Tone and voice in essay writing - How to teach students to analyse texts effectively

How to teach: English - Chris Curtis 2019

Tone and voice in essay writing
How to teach students to analyse texts effectively

As mentioned previously, essay writing is perceived as being less interesting than creative writing. I know a lot of teachers who’d rather ask students to write a story than get them to write an analytical essay, and you can see why. Essay writing seems a bit dry — like eating a slice of bread without butter or jam. And it can be hard to challenge that notion.

The problem is with the tone and voice that we assume an analytical essay needs. A voice that sounds like a trainspotter. It lacks emotion and feeling: ’It is a commonly held fact that the 8.15 from Manchester is regularly on time.’ The problem is that the perception is one of two extremes and the alternative reads like a children’s TV presenter: ’Oh my goodness! That funny Dickens! He certainly knows how to fool the reader, because he had us all fooled for a bit, didn’t he?’

I believe English teachers should have a bookcase full of essays. Read them and use them in lessons because they are often far from dry. They are formal, but they have a voice and are often as witty as they are learned. Take any bright student and read their essays. They have a voice and their tone varies. It might be subtle and slight, but it is there.

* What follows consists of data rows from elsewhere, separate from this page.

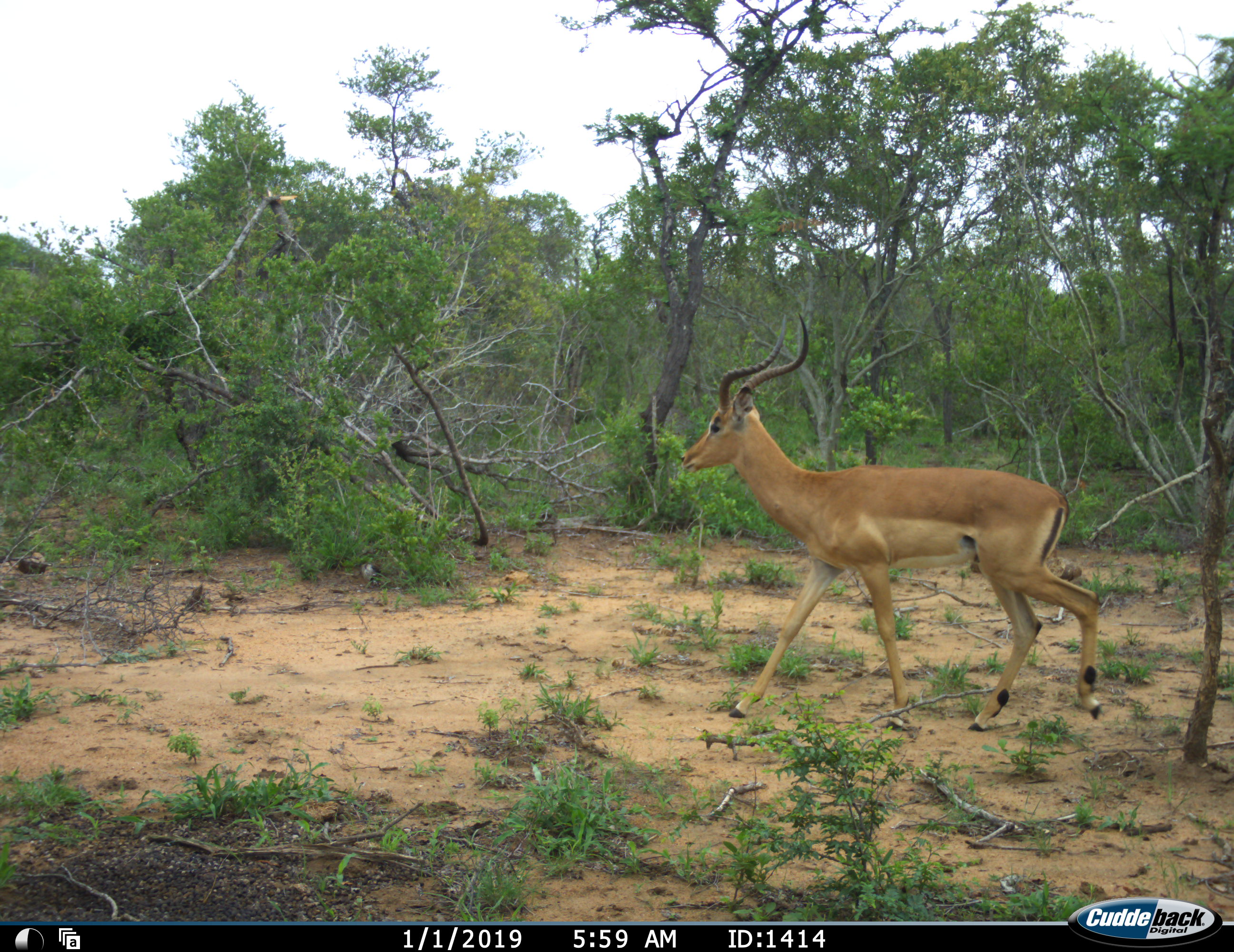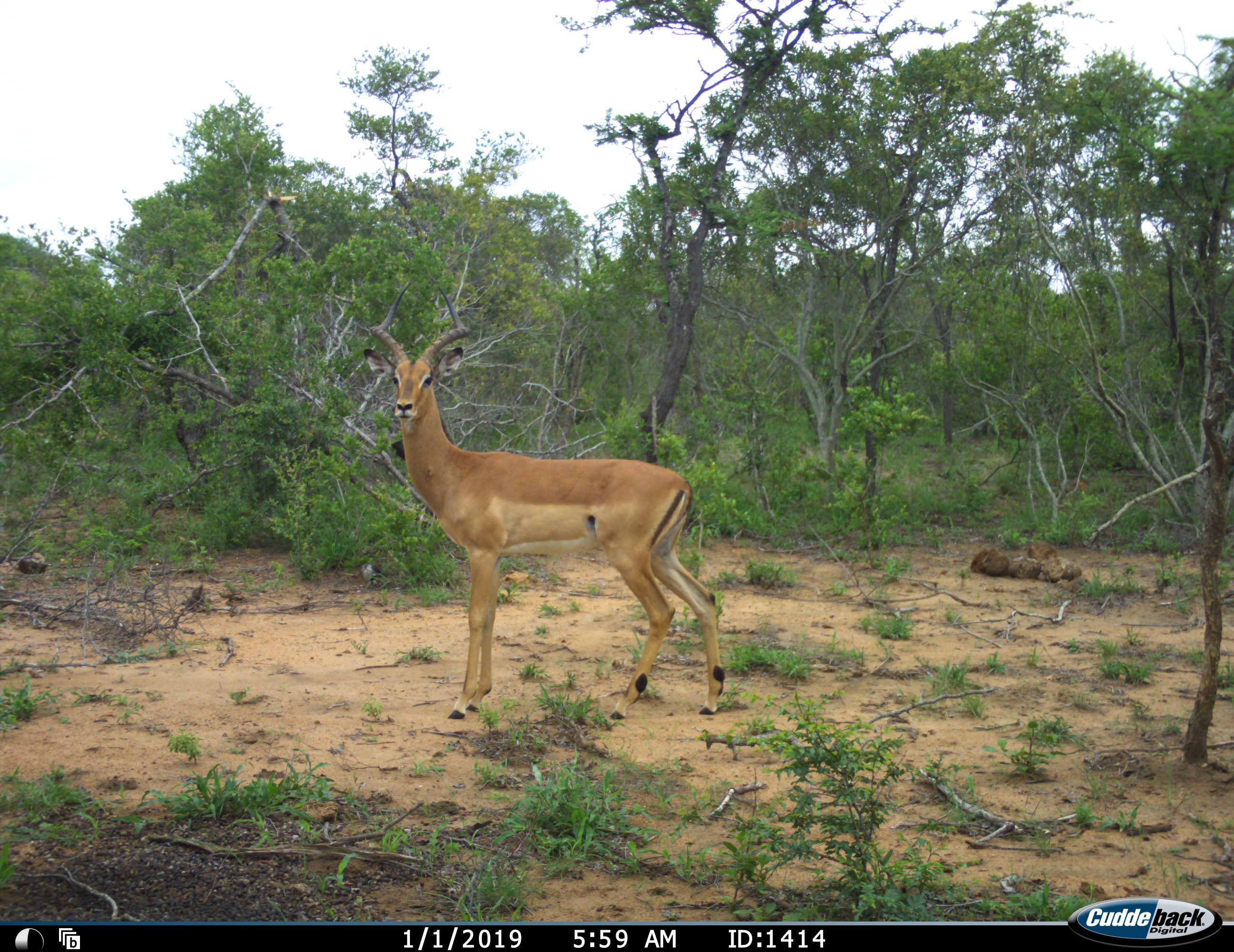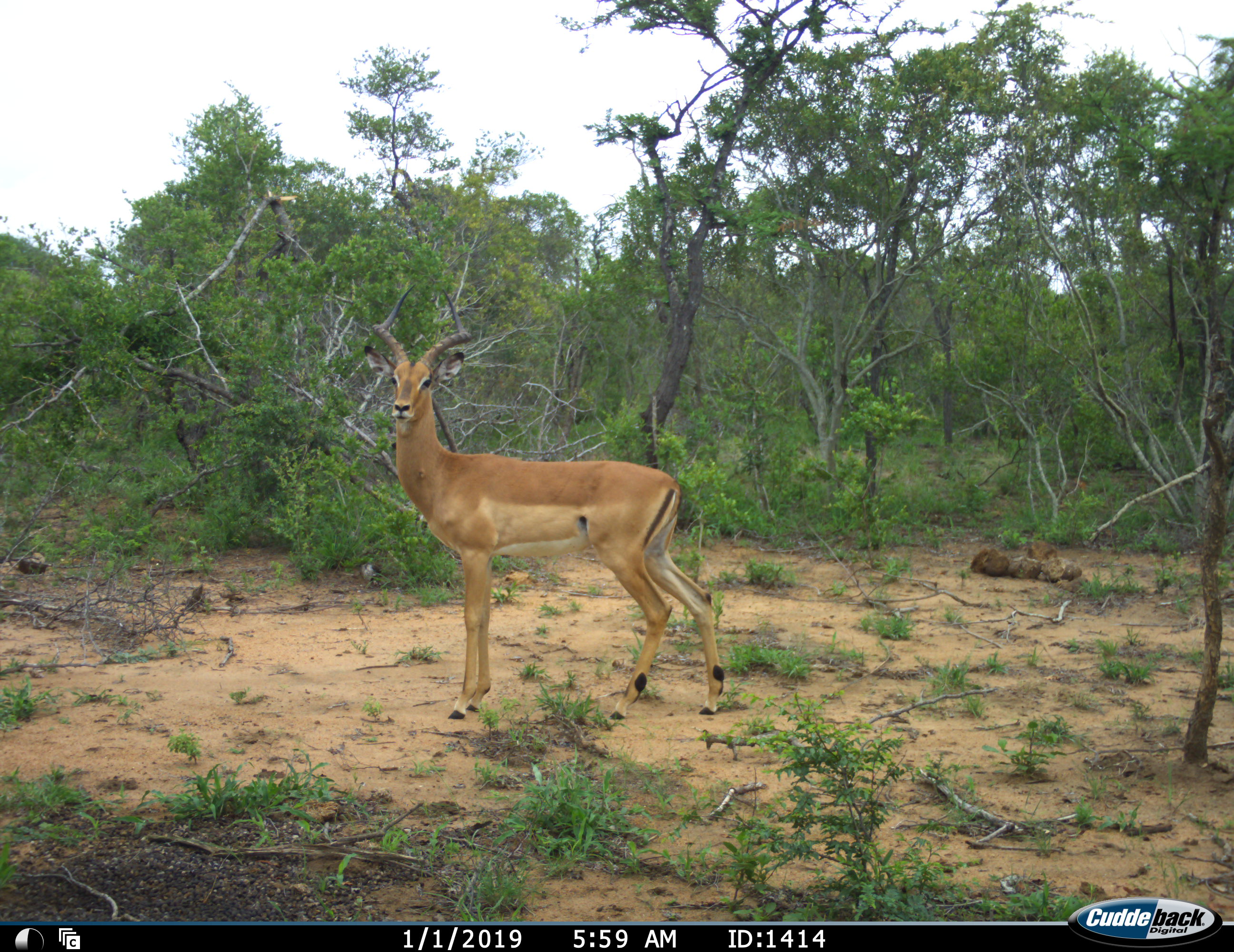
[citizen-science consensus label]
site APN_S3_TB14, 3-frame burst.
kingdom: Animalia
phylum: Chordata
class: Mammalia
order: Artiodactyla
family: Bovidae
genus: Aepyceros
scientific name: Aepyceros melampus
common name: impala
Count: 1.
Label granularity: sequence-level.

Show students that the tone of essays can be flattering, comical, serious, shocking or ironic. Subtly and understatedly so, but those thoughts are there. The one thing we want to avoid is informality. You can have a voice in essay writing, but you want the right level of formality. Moving from using personal pronouns to the impersonal variety or the passive voice helps to get the ball rolling.

I think Shakespeare is highlighting how parents are unable to control their children.

It can be seen that Shakespeare is highlighting how parents are unable to control their children.

An extension of this is replacing pronouns with nouns like ’the reader’, ’experts’, ’the audience’, ’critics’ or ’feminists’. It is all too easy for students to use ’you’ and ’we’, which again makes for a personal and informal read.

The audience sees that Shakespeare is highlighting how parents are unable to control their children.

This demonstrates clearly that the writer is somehow separate to the audience and possibly to the idea. Phrases like ’audiences feel’ and ’critics say’ give students a starting point to expand on or challenge an opinion. Even the nouns used to describe the writer help to aid meaning in an essay. It is at times comical and infuriating when students refer to writers by their first names. As I say to students, unless you have had them buy you a drink in a pub, never refer to the writer by their first name. Teaching students to vary how they refer to writers is important as it aids cohesion and avoids repetition. Teach students to avoid endlessly repeating ’writer’; alternatives such as author, Dickens and he allow for variety and subtle cohesion across a paragraph and an essay. A student’s essay writing voice is just as important as their understanding of the writer’s. We are just looking at using language differently in a particular context.